Fri, Feb 09, 2007 - Page 2 News List

MSN virus spreading quickly in Taiwan

REMOTE CONTROL Messaging users around the nation have been affected by a backdoor threat that could allow hackers to take control of their computer, experts warned

By Wang Pei-hua  /  STAFF REPORTER

A destructive MSN Messenger virus has been infecting computers across Taiwan over the past week.

Thousands of users have received a link from friends, only to click on it and discover a backdoor virus has been installed on their computers, potentially giving someone else control over it.

Users who have had their PCs infected said that clicking on the MSN link caused their list of contacts to disappear and it became impossible to close MSN Messenger.

Some users also said that data was wiped off their computers, while others found nothing untoward after clicking on the Messenger link.

MSN representatives said that they were not yet clear how widespread the virus was.

Representatives of Microsoft Taiwan's MSN department said that by following the infected link, they have detected a backdoor virus named BKDR_RINBOT.A, which can access information or record keystrokes.

However, providers of antivirus software believed a different virus was involved.

Patrick Wang (王岳忠), a systems engineer manager from Symantec Greater China said that the virus really was the Backdoor.irc.Bot virus, which turned the computer into a "zombie" that can be controlled by a hacker.

Wang said that it was not a new virus and that it was added to Symantec's virus definitions as early as 2003. At that time, it was passed on via e-mail, but it is now instead being spread via real time communications software.

The virus uses the contact list to send the link so that the recipient will be taken off guard. The purpose of this kind of attack is two-fold: to obtain more contacts to continue to spread the virus, and to gain full control of the infected computer, Wang said.

A representative of TrendLab at antivirus software manufacturer Trend Micro said that infected computers would execute the virus every time the computer was rebooted and tried to connect to an IRC chat room server so that computers connecting to that server would become infected by the virus.

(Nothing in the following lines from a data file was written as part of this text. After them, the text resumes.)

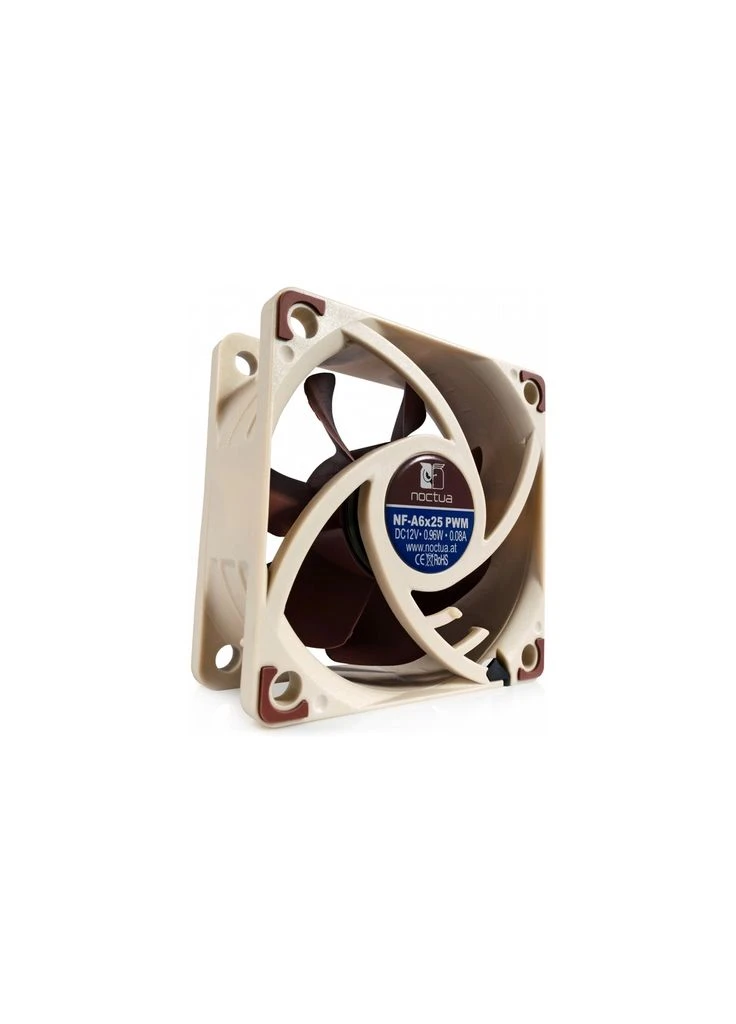 Кулер до корпусу NF-A6x25 PWM Noctua (382053986)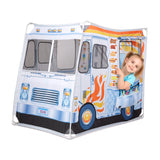 Food Truck Play Tent P1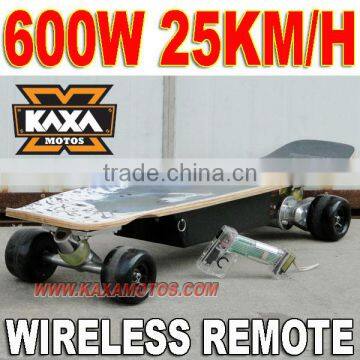 Skate Board 600W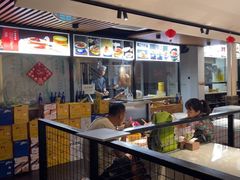 -金鸭都·老北京特色家常菜(潘家园店)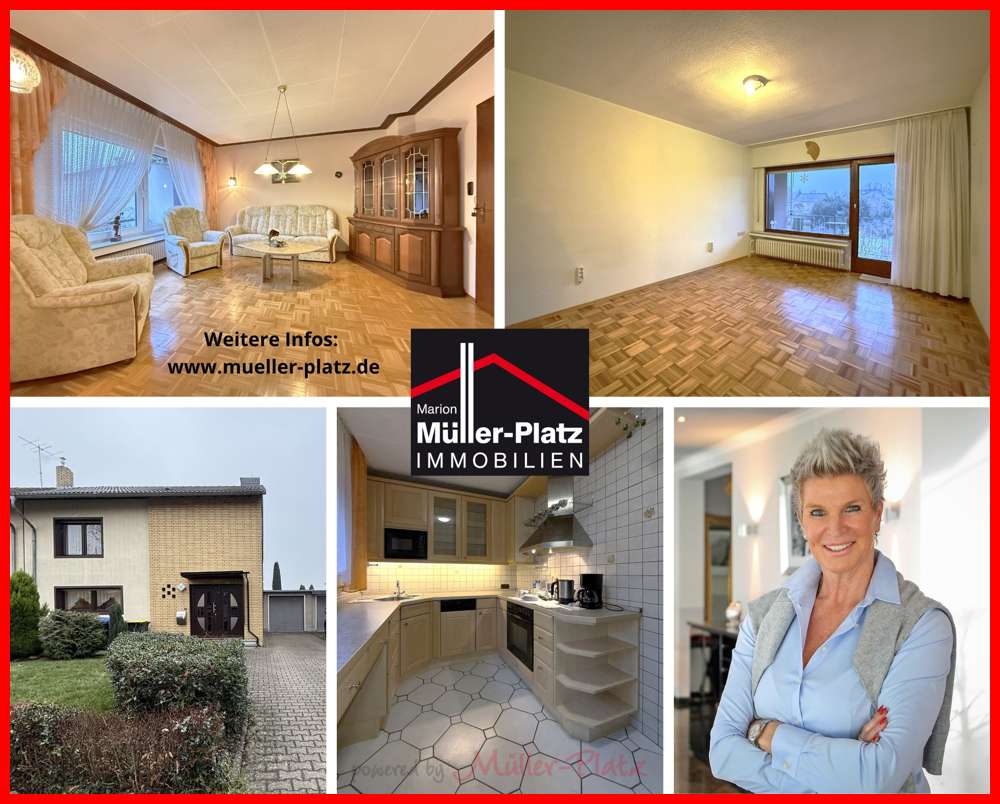 Thumbnail-Haus zum Kaufen in Bergheim 385.000,00 € 120 m²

That would allow a hacker to alter files on the infected computer and even launch an attack on a Web site.

TrendLab also warned that it was becoming increasingly common for viruses to be spread via communication applications and that "Bot" viruses that turn computers into "zombies" were increasing by 15 percent every month. It also said the reason Microsoft had identified a different virus could be because it carried another virus or was mutating.